Where the Wild Things Aren't
The David Suzuki Foundation just released a new report on the state of British Columbia's wildlife. The title pretty much says it all: "Rich Wildlife, Poor Protection." To take just one example of the problem straight from the press release:
B.C. has lost 49 known species and subspecies since pre-settlement (including the Dawson caribou, greater sage-grouse and western pond turtle).
The problem is particularly acute in the province because -- and this is something that few Americans realize -- neither BC nor Canada has an endangered species act. So while American policymakers have been busy stripping away the ESA's power; Canadian advocates are still pushing to get the law on the books in the first place.
I should mention too that the Suzuki Foundation sets a high bar for quality, and this report is no exception. It correctly points up the contradiction between the province's impressive land conservation on the one hand, and the location of species that actually need protection on the other.
I'll also add that BC and the US Northwest can learn a lot from each other when it comes to wildlife protection. As Sightline's wildlife indicator and many maps demonstrate, the US Northwest is inches away from losing the last remaining caribou in the continental US; BC should take note and get serious about protecting the caribou's Rocky Mountain habitat farther north lest the Canadian caribou make like their American cousins -- and vanish. Just so, sage-grouse have already disappeared from BC, and nearly so from Canada entirely; meanwhile in the US, sage-grouse populations are so depressed that the bird's existence in many places, including Washington, is under serious threat from dozens of causes.

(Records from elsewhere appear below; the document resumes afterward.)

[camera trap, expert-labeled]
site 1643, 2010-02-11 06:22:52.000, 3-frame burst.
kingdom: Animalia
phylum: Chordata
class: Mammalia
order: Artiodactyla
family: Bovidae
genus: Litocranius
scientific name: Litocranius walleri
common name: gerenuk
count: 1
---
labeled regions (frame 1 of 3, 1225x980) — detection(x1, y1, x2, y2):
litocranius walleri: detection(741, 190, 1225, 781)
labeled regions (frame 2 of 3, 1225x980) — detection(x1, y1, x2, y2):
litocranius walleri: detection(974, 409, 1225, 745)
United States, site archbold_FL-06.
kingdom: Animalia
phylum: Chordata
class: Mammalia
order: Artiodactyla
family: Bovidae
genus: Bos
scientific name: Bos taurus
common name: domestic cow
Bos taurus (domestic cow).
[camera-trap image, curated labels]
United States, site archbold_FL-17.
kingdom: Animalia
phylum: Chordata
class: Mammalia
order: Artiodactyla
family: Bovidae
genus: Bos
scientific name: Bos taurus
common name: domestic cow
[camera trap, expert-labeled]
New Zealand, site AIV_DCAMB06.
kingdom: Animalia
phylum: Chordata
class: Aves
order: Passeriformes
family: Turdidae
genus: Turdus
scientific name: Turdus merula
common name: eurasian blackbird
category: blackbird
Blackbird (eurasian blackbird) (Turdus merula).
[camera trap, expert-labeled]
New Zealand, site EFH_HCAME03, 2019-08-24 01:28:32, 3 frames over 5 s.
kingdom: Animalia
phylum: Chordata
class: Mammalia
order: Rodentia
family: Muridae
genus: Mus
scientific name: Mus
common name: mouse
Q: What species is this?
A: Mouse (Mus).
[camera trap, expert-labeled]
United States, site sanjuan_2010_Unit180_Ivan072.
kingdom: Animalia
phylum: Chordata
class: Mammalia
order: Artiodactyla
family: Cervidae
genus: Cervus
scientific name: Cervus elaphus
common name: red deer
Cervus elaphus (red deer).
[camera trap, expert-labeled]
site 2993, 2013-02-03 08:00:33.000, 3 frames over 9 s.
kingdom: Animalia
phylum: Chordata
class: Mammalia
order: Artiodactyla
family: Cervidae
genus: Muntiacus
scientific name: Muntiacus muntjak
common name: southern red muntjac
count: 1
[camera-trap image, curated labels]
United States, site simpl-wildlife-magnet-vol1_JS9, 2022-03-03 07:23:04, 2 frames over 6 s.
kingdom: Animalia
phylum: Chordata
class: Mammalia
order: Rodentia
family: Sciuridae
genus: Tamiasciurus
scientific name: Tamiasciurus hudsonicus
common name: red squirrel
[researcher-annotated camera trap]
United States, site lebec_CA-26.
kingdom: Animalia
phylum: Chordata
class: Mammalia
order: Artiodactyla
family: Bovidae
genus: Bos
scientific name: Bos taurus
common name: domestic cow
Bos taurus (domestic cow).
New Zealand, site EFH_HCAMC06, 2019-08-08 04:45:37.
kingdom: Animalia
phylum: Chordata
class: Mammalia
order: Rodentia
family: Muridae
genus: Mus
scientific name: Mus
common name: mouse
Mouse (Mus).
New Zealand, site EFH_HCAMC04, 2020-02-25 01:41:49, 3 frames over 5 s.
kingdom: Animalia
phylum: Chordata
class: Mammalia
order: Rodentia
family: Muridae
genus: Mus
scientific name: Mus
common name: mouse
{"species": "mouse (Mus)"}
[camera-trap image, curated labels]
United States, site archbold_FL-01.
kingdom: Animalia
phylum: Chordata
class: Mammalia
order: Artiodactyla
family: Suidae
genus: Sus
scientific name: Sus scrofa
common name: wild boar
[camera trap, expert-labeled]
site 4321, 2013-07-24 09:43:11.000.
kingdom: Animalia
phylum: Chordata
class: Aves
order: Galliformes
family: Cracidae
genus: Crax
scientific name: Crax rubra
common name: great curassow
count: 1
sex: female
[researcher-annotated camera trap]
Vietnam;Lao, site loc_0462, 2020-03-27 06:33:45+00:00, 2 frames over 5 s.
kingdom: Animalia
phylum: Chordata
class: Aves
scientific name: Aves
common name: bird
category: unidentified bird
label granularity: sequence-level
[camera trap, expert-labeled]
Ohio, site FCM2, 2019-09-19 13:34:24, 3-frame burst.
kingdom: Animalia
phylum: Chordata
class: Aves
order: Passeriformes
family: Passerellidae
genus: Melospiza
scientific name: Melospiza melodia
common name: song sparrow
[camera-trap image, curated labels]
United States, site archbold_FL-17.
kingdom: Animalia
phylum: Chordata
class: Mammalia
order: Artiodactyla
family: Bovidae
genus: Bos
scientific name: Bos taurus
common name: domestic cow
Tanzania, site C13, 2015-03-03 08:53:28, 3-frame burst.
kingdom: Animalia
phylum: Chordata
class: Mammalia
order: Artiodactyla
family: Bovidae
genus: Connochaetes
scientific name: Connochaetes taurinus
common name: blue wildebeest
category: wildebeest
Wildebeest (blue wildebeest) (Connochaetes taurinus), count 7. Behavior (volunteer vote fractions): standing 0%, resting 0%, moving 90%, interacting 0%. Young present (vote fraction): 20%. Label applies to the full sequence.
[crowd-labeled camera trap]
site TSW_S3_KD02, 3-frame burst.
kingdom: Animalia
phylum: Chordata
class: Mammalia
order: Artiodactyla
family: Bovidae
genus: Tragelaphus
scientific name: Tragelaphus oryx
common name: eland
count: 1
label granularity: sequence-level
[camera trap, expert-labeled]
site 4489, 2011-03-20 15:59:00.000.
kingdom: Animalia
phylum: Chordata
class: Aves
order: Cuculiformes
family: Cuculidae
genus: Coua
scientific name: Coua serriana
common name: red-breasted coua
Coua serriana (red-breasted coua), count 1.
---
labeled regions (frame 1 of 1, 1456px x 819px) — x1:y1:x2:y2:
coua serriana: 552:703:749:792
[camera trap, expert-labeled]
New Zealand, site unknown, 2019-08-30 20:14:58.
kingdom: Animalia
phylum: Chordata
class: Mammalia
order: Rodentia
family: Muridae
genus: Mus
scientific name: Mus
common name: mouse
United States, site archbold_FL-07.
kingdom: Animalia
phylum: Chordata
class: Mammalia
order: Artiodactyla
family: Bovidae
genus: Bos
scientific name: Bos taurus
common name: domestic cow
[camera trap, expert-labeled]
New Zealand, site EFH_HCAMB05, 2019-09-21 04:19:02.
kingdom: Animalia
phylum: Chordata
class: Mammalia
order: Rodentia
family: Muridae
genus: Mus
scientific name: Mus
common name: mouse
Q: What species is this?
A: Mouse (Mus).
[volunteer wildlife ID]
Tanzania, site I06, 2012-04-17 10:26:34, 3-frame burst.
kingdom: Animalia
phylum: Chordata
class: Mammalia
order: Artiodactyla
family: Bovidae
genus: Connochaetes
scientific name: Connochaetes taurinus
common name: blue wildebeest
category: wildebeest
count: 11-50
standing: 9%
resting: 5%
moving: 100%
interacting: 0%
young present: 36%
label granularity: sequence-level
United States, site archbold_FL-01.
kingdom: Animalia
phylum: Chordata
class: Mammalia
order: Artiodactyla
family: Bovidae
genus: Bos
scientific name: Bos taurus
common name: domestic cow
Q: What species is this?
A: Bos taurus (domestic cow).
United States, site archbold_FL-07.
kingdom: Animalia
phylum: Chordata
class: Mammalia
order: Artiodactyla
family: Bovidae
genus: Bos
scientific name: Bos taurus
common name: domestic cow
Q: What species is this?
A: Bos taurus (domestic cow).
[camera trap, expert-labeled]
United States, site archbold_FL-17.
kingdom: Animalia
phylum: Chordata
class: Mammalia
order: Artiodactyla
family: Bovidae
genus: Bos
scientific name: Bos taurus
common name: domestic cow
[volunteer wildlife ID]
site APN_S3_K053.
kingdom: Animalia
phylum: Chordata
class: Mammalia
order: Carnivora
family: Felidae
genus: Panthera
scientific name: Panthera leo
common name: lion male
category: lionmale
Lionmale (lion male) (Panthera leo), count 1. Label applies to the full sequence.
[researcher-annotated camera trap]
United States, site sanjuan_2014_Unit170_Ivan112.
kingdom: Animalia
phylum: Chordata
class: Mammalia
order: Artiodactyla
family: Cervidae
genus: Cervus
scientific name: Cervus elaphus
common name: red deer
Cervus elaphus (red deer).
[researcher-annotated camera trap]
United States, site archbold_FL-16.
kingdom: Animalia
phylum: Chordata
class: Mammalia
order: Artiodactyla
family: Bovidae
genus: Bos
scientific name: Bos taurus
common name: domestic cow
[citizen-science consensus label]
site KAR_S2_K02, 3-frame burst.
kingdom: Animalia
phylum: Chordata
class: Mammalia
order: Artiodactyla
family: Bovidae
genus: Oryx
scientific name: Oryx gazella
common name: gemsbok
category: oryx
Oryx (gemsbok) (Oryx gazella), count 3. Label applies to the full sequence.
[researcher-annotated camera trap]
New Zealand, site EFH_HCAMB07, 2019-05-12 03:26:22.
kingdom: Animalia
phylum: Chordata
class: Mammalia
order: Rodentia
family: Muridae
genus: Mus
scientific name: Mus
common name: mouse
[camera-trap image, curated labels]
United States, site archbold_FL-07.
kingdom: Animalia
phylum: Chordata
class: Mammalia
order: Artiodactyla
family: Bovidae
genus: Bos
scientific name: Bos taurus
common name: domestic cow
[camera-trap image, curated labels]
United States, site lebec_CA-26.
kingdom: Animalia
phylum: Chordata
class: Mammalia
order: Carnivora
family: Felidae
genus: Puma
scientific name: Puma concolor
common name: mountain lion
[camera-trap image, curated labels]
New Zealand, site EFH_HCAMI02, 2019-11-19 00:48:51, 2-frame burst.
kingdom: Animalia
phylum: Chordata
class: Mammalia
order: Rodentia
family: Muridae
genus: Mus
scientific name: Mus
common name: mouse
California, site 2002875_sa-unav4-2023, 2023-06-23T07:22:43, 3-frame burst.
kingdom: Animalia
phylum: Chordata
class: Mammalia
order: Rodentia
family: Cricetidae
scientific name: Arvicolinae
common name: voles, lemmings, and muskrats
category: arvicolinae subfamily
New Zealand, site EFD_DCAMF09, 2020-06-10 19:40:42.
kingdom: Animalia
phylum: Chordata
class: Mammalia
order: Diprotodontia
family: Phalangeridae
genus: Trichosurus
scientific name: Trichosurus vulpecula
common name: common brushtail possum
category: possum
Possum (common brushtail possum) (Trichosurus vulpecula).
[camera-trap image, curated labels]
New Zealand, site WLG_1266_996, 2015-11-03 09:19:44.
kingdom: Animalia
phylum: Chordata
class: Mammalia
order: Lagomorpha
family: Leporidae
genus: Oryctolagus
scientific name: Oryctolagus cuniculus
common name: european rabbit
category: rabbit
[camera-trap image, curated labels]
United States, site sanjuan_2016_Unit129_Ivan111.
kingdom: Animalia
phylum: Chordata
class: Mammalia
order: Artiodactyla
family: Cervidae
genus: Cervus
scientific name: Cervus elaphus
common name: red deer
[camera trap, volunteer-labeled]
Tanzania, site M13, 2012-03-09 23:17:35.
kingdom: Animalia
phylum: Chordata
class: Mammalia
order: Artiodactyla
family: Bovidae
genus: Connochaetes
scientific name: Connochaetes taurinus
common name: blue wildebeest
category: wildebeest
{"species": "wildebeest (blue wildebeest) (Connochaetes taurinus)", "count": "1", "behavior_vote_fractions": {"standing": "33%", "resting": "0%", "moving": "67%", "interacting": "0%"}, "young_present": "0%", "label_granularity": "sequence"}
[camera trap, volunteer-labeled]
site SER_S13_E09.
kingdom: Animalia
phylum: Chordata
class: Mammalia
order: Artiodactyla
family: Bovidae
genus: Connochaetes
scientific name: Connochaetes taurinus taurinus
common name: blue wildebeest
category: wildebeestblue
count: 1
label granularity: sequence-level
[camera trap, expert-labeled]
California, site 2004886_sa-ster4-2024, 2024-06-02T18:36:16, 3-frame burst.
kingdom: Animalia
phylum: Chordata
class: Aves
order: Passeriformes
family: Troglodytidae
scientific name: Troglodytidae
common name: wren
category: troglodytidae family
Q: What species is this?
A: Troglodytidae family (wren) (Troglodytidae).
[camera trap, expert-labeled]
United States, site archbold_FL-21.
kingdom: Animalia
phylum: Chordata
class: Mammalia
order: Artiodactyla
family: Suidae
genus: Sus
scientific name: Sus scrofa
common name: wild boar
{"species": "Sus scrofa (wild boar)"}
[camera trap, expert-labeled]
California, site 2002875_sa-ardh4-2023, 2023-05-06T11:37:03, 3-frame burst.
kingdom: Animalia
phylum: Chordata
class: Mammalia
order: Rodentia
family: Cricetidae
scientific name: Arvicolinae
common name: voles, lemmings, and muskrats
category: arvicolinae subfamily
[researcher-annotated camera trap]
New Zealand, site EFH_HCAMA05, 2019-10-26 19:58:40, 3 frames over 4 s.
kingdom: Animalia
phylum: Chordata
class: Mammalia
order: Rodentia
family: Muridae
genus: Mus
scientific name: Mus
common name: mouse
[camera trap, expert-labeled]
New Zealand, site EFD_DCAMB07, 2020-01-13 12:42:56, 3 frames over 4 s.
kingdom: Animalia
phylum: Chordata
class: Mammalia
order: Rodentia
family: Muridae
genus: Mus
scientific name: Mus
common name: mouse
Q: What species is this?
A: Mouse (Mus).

Coverage of the report in the Globe and Mail, here.
Ceci N'est Pas Une Carbon Tax
You can color me unimpressed by the big news today in the Globe and Mail: Quebec just became the first Canadian province to pass a carbon tax. For one thing, the tax is tiny, just 0.8 cents per liter of gasoline, and at comparably low levels on natural gas and diesel. (For non-metricized Americans, that's 3 cents per gallon.) So that makes Quebec's new approach not quite as aggressive as -- to pick just one example at random -- Idaho's 5 cent per gallon increase circa 1996.
Now in fairness to Quebec, the new carbon tax revenue, which weighs in at about $200 million, will be spent on seeking greenhouse gas reductions. That's a big improvement over previous gas taxes in the States, where the money normally gets shoveled back into roads.
Strangely, however, Quebec's government seems intent on preventing the tax from actually influencing consumer behavior. To wit:
Natural Resources Minister Claude Béchard called on the oil companies to be good corporate citizens and do their share to protect the environment by absorbing the cost of the new tax. “We call on their good faith and social responsibility.”
Wait, what? If by some bizarre turn of events the energy companies actually did absorb the full cost, that would mean consumers would receive no price signal whatsoever from the carbon tax, thereby nixing one of the principal reasons why carbon taxes can fight climate change. Presumably, energy demand would stay constant and so would greenhouse gas emissions. (Though I suppose the tax revenue can be put to work.)
I'm going to give the last word to an economic analyst who gets it right:
“Because of the lack of production in the province, refineries will pass the costs on distributors, who will pass them on to consumers,” said Andrew Neff, a Washington-based analyst at consultancy Global Insight. “To attempt to address climate change, the costs have to be passed on to the consumer at some point.”
Yep.
Two final notes. First, lest readers think I'm Canada-bashing, allow me to officially register my guffaws over the US agreement at the G-8 to "seriously consider" a European proposal to reduce greenhouse gases. Hoo boy, that sure sounds serious.
And last, for the title of this post I apologize to René Magritte and French speakers everywhere.